As Cardinal Rai so eloquently put it to the attendees of the In Defense of Christians’ inaugural Summit gala dinner: “At every wedding, there are a few wedding crashers.” In this case, a few politically motivated opportunists chose to divide a room that for more than 48 hours sought unity in opposing the shared threat of genocide, faced not only by our Christian brothers and sisters, but our Jewish brothers and sisters and people of other all other faiths and all people of good will.

Tonight’s injection of politics when the focus should have been on unity and faith, momentarily played into the hands of a few who do not adhere to IDC’s principles. They were made no longer welcome…

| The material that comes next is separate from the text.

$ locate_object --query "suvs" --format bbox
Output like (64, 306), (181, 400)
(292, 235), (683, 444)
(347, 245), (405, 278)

“For more than 48 hours, our initial IDC conference was successfully bridging divides of faith, language, geography and politics,” Baaklini continued. “It has not been easy, and not without challenges. Tonight’s events make clearer than ever, that the [IDC] is desperately needed in a world that remains divided to the point where even the most fundamental value of life and human dignity are cast aside.”